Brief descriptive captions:
__________________________________________________

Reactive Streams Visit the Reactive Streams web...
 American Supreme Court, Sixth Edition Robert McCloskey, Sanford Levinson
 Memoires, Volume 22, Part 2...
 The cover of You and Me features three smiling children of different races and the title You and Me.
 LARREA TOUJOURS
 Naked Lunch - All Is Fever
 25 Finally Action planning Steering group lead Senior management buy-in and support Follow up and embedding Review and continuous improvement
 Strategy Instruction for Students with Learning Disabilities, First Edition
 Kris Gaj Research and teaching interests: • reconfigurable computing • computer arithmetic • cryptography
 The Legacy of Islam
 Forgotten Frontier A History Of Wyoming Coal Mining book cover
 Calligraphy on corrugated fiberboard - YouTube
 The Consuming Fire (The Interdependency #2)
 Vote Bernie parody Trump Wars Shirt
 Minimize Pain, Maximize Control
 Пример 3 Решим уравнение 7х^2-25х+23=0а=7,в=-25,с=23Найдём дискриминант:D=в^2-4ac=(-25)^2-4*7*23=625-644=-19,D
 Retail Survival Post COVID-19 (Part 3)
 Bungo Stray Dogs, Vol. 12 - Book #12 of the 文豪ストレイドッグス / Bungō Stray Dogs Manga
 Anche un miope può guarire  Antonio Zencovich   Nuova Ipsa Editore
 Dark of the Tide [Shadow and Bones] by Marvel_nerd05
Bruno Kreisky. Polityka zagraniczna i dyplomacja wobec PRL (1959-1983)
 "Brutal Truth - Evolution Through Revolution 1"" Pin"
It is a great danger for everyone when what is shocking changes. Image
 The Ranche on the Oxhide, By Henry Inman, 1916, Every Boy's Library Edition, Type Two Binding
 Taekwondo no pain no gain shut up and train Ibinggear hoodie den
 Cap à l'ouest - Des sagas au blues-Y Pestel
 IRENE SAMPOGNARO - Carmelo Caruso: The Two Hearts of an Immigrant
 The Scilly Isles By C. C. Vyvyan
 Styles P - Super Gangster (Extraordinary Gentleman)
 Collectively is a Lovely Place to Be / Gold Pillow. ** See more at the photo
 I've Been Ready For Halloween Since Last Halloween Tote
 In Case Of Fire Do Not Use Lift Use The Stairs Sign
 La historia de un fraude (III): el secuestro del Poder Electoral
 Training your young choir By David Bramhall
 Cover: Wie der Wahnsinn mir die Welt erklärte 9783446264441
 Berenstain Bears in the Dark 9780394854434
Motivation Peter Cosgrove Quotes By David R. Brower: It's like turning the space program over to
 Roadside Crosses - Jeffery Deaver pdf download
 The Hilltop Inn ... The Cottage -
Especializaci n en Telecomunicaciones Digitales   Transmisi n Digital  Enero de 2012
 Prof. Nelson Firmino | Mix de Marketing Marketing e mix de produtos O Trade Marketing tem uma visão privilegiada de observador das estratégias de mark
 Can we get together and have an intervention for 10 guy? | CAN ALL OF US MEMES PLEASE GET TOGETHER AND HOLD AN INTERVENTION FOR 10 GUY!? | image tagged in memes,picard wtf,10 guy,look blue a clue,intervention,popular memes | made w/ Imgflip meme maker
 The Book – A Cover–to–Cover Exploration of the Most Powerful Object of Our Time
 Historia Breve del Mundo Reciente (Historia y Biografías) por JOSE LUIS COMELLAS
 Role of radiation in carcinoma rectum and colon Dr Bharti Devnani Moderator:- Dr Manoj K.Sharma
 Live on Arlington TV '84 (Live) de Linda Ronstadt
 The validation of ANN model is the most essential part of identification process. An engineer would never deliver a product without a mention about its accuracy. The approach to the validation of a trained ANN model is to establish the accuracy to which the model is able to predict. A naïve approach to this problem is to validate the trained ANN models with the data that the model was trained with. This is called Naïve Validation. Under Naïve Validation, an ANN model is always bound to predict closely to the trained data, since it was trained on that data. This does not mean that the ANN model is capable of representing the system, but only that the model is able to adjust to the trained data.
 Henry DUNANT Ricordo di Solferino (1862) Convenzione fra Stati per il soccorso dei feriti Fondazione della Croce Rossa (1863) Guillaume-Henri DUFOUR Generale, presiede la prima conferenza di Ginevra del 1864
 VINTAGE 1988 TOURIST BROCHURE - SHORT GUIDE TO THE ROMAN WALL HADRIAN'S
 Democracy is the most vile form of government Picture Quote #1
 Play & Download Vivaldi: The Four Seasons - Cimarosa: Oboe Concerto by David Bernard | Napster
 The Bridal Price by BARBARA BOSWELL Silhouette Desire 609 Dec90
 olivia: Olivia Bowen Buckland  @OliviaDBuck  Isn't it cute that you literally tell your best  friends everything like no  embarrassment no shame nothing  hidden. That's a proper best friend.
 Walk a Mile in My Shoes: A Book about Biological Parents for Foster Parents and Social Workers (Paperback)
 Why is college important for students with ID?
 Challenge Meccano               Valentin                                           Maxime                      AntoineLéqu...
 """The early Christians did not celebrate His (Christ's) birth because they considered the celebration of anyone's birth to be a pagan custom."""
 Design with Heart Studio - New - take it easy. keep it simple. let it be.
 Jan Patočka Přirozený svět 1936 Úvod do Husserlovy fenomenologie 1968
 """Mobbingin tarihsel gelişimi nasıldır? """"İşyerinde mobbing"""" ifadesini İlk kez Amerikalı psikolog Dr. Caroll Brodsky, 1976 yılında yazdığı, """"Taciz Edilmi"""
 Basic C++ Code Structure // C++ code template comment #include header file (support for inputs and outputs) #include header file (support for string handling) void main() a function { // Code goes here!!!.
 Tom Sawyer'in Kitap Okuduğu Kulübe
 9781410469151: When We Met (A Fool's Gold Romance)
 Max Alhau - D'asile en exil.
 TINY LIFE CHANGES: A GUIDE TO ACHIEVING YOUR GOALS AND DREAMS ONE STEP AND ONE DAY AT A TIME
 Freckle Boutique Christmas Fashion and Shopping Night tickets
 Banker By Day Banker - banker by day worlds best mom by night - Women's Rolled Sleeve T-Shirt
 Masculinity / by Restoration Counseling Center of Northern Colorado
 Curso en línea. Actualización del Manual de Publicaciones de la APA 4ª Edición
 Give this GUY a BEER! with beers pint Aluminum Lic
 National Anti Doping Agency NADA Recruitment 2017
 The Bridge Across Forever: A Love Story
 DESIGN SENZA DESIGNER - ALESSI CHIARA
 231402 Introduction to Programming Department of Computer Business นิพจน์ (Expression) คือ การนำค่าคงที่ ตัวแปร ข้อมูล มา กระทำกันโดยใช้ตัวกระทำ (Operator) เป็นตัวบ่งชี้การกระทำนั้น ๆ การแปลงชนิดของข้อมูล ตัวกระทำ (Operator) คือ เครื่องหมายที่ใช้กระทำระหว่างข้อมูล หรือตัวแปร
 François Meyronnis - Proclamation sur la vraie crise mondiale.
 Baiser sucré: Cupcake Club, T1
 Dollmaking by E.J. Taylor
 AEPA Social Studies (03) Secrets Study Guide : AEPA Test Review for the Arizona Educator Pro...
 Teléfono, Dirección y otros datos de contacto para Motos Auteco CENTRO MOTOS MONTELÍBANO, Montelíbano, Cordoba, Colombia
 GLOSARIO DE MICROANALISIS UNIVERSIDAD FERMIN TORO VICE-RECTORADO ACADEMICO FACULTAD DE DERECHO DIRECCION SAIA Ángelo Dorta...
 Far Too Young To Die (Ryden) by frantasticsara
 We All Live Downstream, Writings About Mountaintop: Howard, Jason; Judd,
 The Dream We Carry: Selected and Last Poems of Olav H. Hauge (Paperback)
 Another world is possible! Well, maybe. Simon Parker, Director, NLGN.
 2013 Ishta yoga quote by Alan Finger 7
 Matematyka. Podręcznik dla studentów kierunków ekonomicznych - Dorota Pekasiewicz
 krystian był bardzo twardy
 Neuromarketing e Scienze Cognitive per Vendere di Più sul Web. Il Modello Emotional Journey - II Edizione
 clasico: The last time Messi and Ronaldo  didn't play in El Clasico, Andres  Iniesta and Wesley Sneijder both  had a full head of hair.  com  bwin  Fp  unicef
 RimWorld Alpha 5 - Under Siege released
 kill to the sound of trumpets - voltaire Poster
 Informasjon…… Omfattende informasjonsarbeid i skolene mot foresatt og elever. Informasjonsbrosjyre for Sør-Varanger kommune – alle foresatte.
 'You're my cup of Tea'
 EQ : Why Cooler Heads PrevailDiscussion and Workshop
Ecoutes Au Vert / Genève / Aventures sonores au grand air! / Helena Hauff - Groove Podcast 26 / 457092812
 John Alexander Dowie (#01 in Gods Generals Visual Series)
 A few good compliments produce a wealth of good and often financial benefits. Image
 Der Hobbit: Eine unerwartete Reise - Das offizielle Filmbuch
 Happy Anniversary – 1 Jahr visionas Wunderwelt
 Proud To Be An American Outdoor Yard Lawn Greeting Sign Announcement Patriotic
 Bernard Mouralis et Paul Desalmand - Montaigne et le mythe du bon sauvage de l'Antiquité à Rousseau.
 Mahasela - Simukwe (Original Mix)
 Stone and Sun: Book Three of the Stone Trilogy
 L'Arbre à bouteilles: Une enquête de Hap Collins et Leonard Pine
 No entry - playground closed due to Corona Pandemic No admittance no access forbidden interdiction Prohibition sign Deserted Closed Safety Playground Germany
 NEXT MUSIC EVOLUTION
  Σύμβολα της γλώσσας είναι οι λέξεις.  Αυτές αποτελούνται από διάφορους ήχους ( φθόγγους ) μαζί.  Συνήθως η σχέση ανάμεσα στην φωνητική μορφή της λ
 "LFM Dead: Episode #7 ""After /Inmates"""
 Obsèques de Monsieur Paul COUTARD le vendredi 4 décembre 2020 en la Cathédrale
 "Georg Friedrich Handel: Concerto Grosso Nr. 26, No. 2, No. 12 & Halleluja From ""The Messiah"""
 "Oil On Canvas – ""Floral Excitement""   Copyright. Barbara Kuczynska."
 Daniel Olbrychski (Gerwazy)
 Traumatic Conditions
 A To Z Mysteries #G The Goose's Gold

__________________________________________________

YOUR OBJECTIVE:
Exactly as written, reproduce the lines of the data above from the first line through the line where "The Legacy of Islam" appears.

SOLUTION:
Reactive Streams Visit the Reactive Streams web...
 American Supreme Court, Sixth Edition Robert McCloskey, Sanford Levinson
 Memoires, Volume 22, Part 2...
 The cover of You and Me features three smiling children of different races and the title You and Me.
 LARREA TOUJOURS
 Naked Lunch - All Is Fever
 25 Finally Action planning Steering group lead Senior management buy-in and support Follow up and embedding Review and continuous improvement
 Strategy Instruction for Students with Learning Disabilities, First Edition
 Kris Gaj Research and teaching interests: • reconfigurable computing • computer arithmetic • cryptography
 The Legacy of Islam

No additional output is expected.